**ASSIGNED TASK**: Once the pictures are set aside, repeat all of the data below exactly.

**RECORDS FOR THIS TASK**:
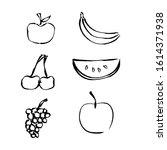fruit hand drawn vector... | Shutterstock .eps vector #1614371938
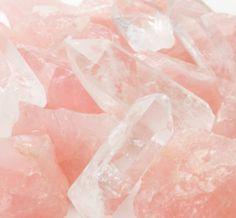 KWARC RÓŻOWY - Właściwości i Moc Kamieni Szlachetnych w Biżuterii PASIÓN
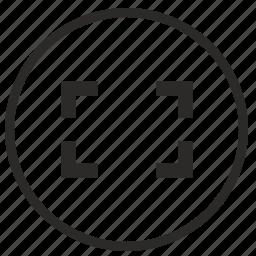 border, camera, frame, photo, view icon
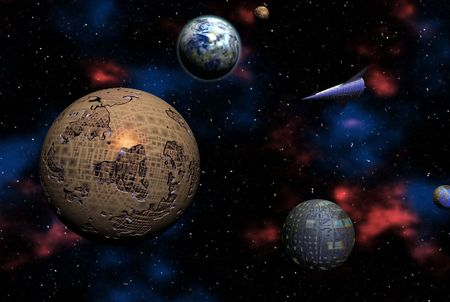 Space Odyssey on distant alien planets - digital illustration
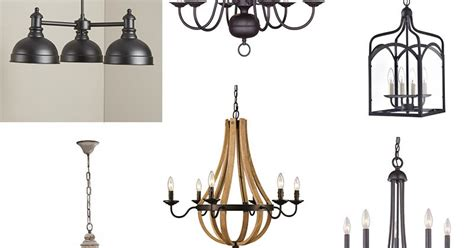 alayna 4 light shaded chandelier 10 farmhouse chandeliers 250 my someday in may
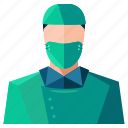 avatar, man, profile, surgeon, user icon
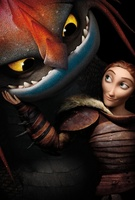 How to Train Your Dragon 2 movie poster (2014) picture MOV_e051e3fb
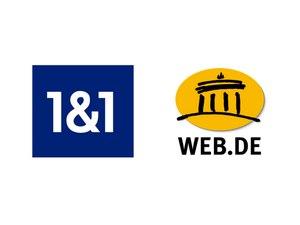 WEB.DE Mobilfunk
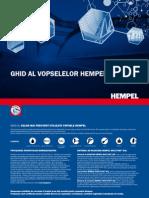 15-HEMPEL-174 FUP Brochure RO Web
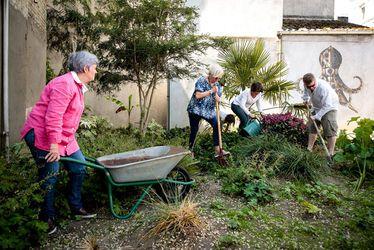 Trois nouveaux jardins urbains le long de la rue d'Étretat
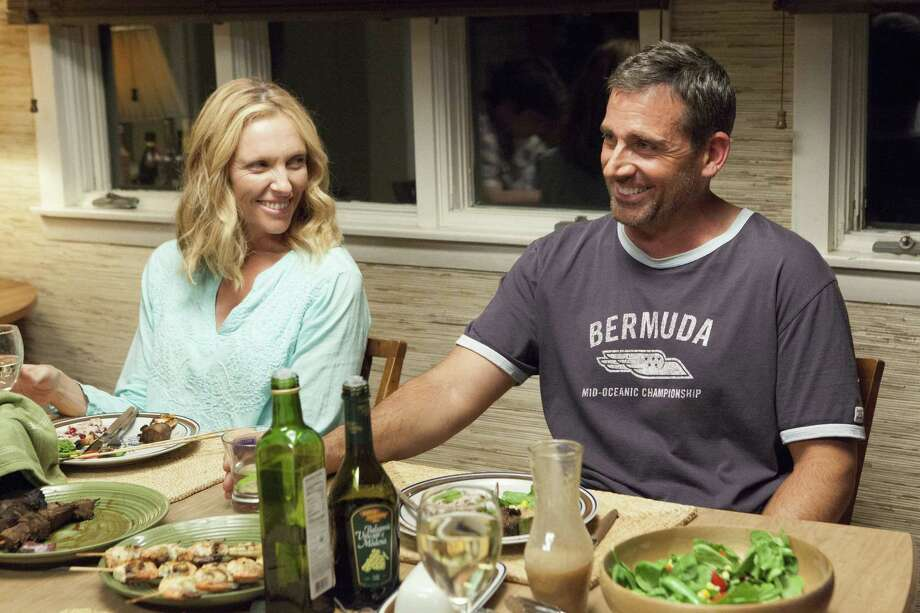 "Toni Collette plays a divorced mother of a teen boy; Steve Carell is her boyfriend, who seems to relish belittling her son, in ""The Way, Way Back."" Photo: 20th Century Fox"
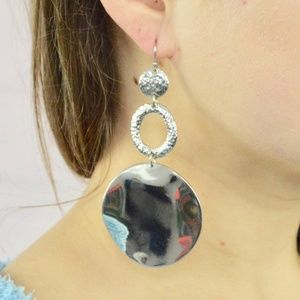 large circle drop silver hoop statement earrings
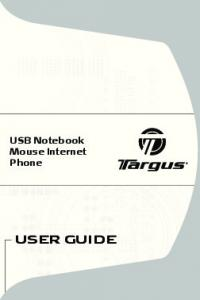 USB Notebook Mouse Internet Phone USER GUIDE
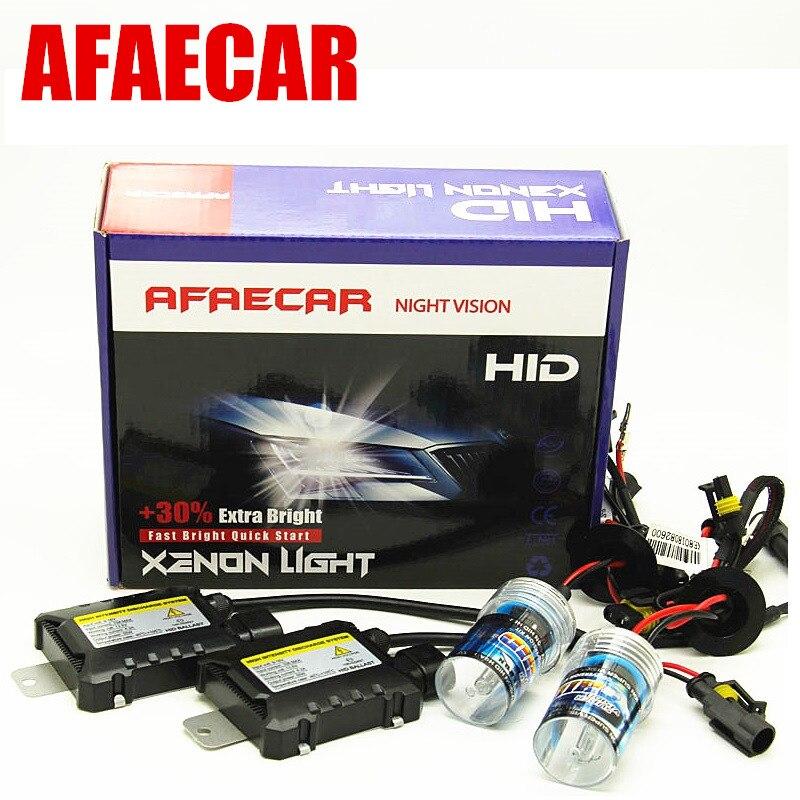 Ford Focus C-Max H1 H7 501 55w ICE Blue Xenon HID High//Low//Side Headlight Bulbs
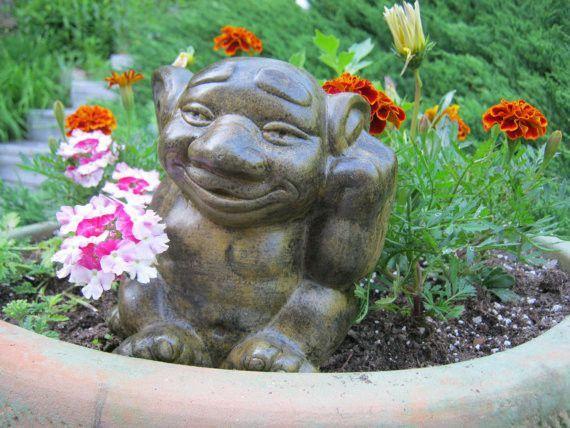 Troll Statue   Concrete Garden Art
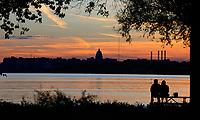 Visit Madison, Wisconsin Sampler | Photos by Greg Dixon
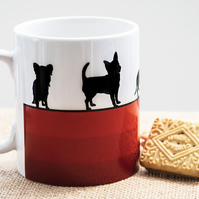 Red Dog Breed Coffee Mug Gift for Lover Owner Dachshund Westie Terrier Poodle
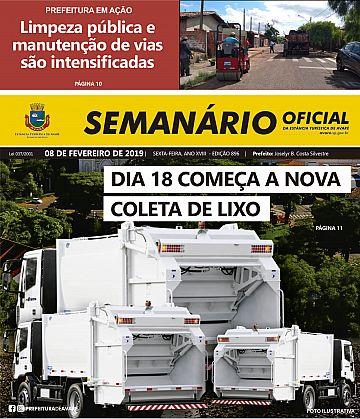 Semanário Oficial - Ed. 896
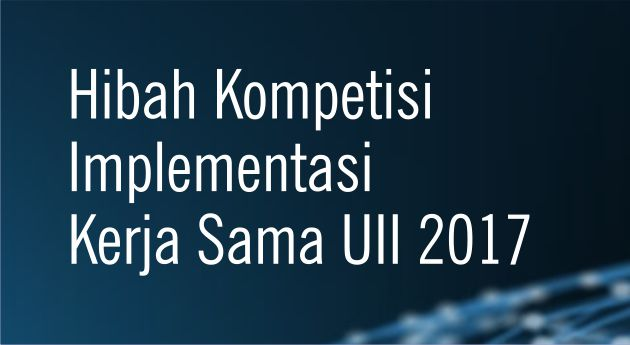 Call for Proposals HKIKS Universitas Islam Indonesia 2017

**EXERCISE SOLUTION**:
fruit hand drawn vector... | Shutterstock .eps vector #1614371938
 KWARC RÓŻOWY - Właściwości i Moc Kamieni Szlachetnych w Biżuterii PASIÓN
 border, camera, frame, photo, view icon
 Space Odyssey on distant alien planets - digital illustration
 alayna 4 light shaded chandelier 10 farmhouse chandeliers 250 my someday in may
 avatar, man, profile, surgeon, user icon
 How to Train Your Dragon 2 movie poster (2014) picture MOV_e051e3fb
 WEB.DE Mobilfunk
 15-HEMPEL-174 FUP Brochure RO Web
 Trois nouveaux jardins urbains le long de la rue d'Étretat
 "Toni Collette plays a divorced mother of a teen boy; Steve Carell is her boyfriend, who seems to relish belittling her son, in ""The Way, Way Back."" Photo: 20th Century Fox"
 large circle drop silver hoop statement earrings
 USB Notebook Mouse Internet Phone USER GUIDE
 Ford Focus C-Max H1 H7 501 55w ICE Blue Xenon HID High//Low//Side Headlight Bulbs
 Troll Statue   Concrete Garden Art
 Visit Madison, Wisconsin Sampler | Photos by Greg Dixon
 Red Dog Breed Coffee Mug Gift for Lover Owner Dachshund Westie Terrier Poodle
 Semanário Oficial - Ed. 896
 Call for Proposals HKIKS Universitas Islam Indonesia 2017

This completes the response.